(Lady Wellesley)

From portrait by Sir Thomas Lawrence

The event was a welcome one to William Patterson, who was at the time the wealthiest merchant in America. The wedding ceremony was performed in the private chapel of the Carroll family by Archbishop Carroll, who four years previously had similarly united Elizabeth Patterson and Jerome Bonaparte. In April, 1811, Robert and his wife, accompanied by her sisters Elizabeth and Louisa, went abroad, sailing from Baltimore on one of his father's ships and landing in Lisbon in the latter part of May. Robert Patterson had already travelled and lived much in Europe. To the Catons it was the first of a series of numerous trans-Atlantic trips.

While in Spain they met the Duke of Wellington, who was there at that time conducting the peninsular war, and Colonel Sir Felton Bathurst Hervey, who had been his aide-de-camp at Waterloo and whom Louisa Caton afterwards married. Charles Carroll, writing of Hervey after his marriage to Louisa, which occurred on the 1st of March, 1817, said, "All who know him love him." He was a gallant soldier and had lost his right arm at Vittoria.

The Duke of Wellington's ardent admiration for Mrs. Patterson drew him within the wake of the little American party as they progressed in their travels over Europe, lending them the prestige which opened for them the most exclusive houses in England. Apparent as his admiration was, not the least breath of scandal ever touched the name of this beautiful young matron. The Prince Regent, to whom Wellington presented her, spoke later to Richard Rush, the American Minister, of her unusual beauty. When she came, later in life, into contact with William IV. as first lady in waiting at Windsor, she won the sincere admiration of that sovereign on account of the high standard of morality which she maintained.

After the marriage of Hervey and Louisa Caton they were entertained by the Duke of Wellington at Walmer Castle. The Duchess of Rutland gave them a ball, and bestowed upon the sisters on that memorable night the title under which they became famous,—the "American Graces." Hervey's death occurred in 1819, and Robert Patterson's at Baltimore in the fall of 1822. The widow of the latter shortly afterwards rejoined her sisters in England, where they were again entertained at Wellington's country-seat. While there they met for the first time his eldest brother, Richard Wellesley, Earl of Mornington, and like himself a soldier and a statesman. In 1797 he had been made Governor of India by George III., who, in return for the services he rendered there, had created him Marquis of Wellesley. At the time he met Mrs. Patterson and her sisters he was Lord Lieutenant of Ireland. Two years later, when Mrs. Patterson and Elizabeth Caton visited Dublin, he entertained them royally, bestowing the most devoted attentions upon the former, to whom he subsequently offered himself.
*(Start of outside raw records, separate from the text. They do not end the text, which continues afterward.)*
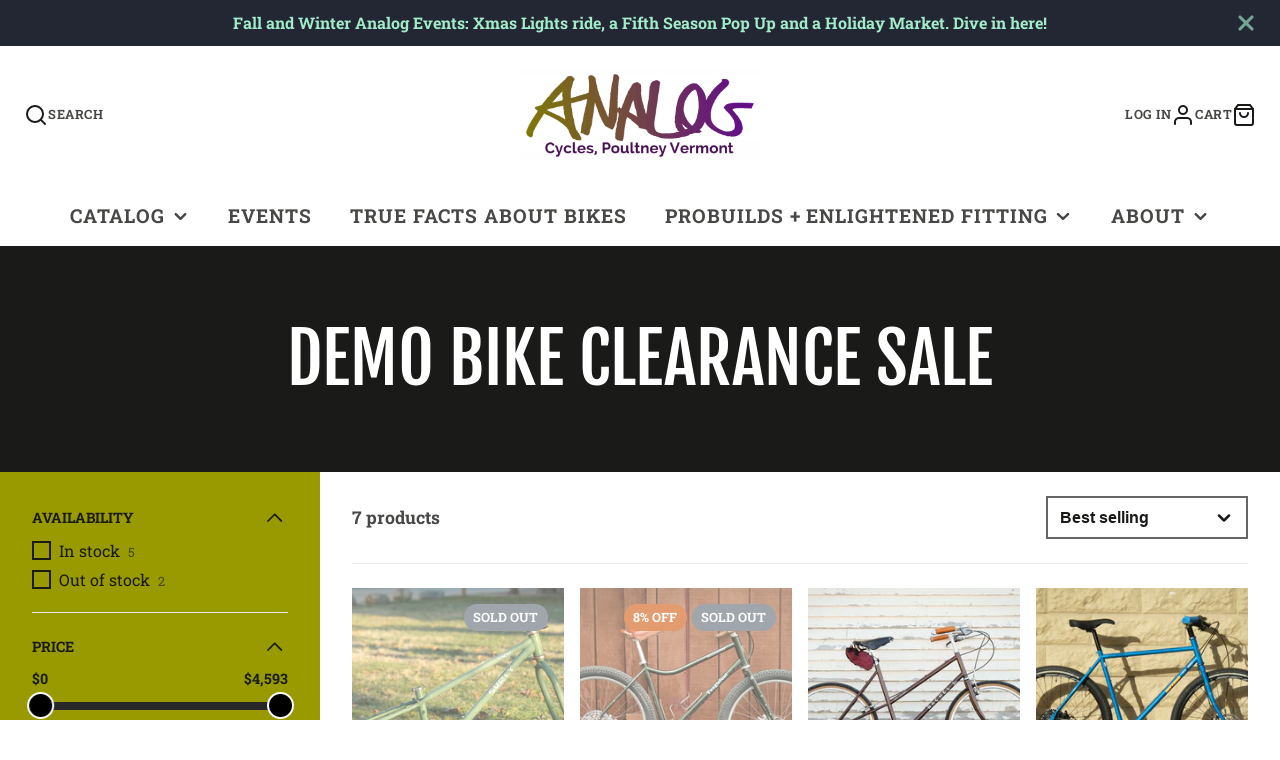

--- FILE ---
content_type: text/css
request_url: https://analogcycles.com/cdn/shop/t/9/assets/collection-sidebar.css?v=122572632013662758591659190753
body_size: -203
content:
.\#collection-sidebar{height:100%;padding:2rem}.\#collection-sidebar-wrapper{height:100%}.\#collection-sidebar.\@color-scheme\:alt{background-color:rgba(var(--color-alt-background),1)}@media (min-width: 992px){.\#collection-sidebar.\@bordered{border-right:1px solid rgba(var(--color-border),1)}}.\#collection-filter{border-bottom:1px solid rgba(var(--color-border),1);padding-bottom:calc(var(--spacer) * 1.25)}.\#collection-filter[open] .\#collection-filter-label .\#icon{transform:rotate(180deg)}.\#collection-filter:first-child .\#collection-filter-label{padding-top:0}.\#collection-filter-label{padding-top:calc(var(--spacer) * 1.25);list-style:none;cursor:pointer;text-transform:uppercase;font-weight:var(--font-body-weight-bold);font-size:calc(var(--font-size-base) * .9);outline:none!important}.\#collection-filter-label>span{display:flex;justify-content:space-between;align-items:center}.\#collection-filter-label::marker{display:none}.\#collection-filter-label::-webkit-details-marker{display:none}.\#collection-filter-contents{margin-top:calc(var(--spacer) * .5)}.\#collection-filter-list{list-style:none;margin:0;padding:0}.\#collection-filter-list-title{text-transform:uppercase;font-weight:var(--font-body-weight-bold);font-size:calc(var(--font-size-base) * .9);margin-bottom:1rem}.\#collection-filter-list:not(.\@swatches) li+li{margin-top:calc(var(--spacer) * .3)}.\#collection-filter-list.\@swatches{display:grid;grid-auto-columns:min-content;grid-auto-flow:column;grid-template-columns:repeat(auto-fill,minmax(40px,1fr));gap:calc(var(--spacer) * .3)}.\#collection-filter-counter{padding-left:calc(var(--spacer) * .5);margin-top:3px;opacity:.64;font-size:calc(var(--font-size-base) * .8)}.\#collection-filters-tag{display:block;position:relative}.\#collection-filters-tag-link>a{position:absolute;display:block;top:0;left:0;width:100%;height:100%;z-index:2;opacity:0}
/*# sourceMappingURL=/cdn/shop/t/9/assets/collection-sidebar.css.map?v=122572632013662758591659190753 */


--- FILE ---
content_type: text/javascript
request_url: https://analogcycles.com/cdn/shop/t/9/assets/collection-grid-count.js?v=52032684500758466751659190752
body_size: -599
content:
(async () => {
  const baseComponent = await import(window.theme.modules.baseComponent);

  customElements.define('collection-grid-count', class extends  baseComponent.default {
    render() {
      this.listenTo('filterChange', (e, data) => {
        this._update(data.html)
      })
    };

    _update(html) {
      const productGridSource = new DOMParser().parseFromString(html, 'text/html').querySelector('collection-grid-count');
      this.replaceChildren(...productGridSource.childNodes);
    };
After a brief engagement they were married at the viceregal castle, the ceremony being performed twice, to accord with the religious convictions of both the bride and the groom, the Archbishop of Dublin marrying them according to the rites of the Catholic Church, and the Lord Primate of Ireland according to those of the Church of England.

Unusual magnificence marked the festivities which followed this event, as well as those of the remainder of Lord Mornington's reign as viceroy.

On July 4, 1827, Bishop England, of South Carolina, gave the following toast to Charles Carroll, who was the last survivor of the signers of the Declaration of Independence: "To Charles Carroll of Carrollton: in the land from which his grandfather fled in terror his granddaughter now reigns a queen."

It was rather a strange coincidence that two daughters of the little American town of Baltimore, Elizabeth Patterson and Mary Caton, neighbors and contemporaries, should have married brothers of two of the most formidable characters in modern history,—Napoleon Bonaparte, the self-styled conqueror of the world, and the Duke of Wellington, his conqueror.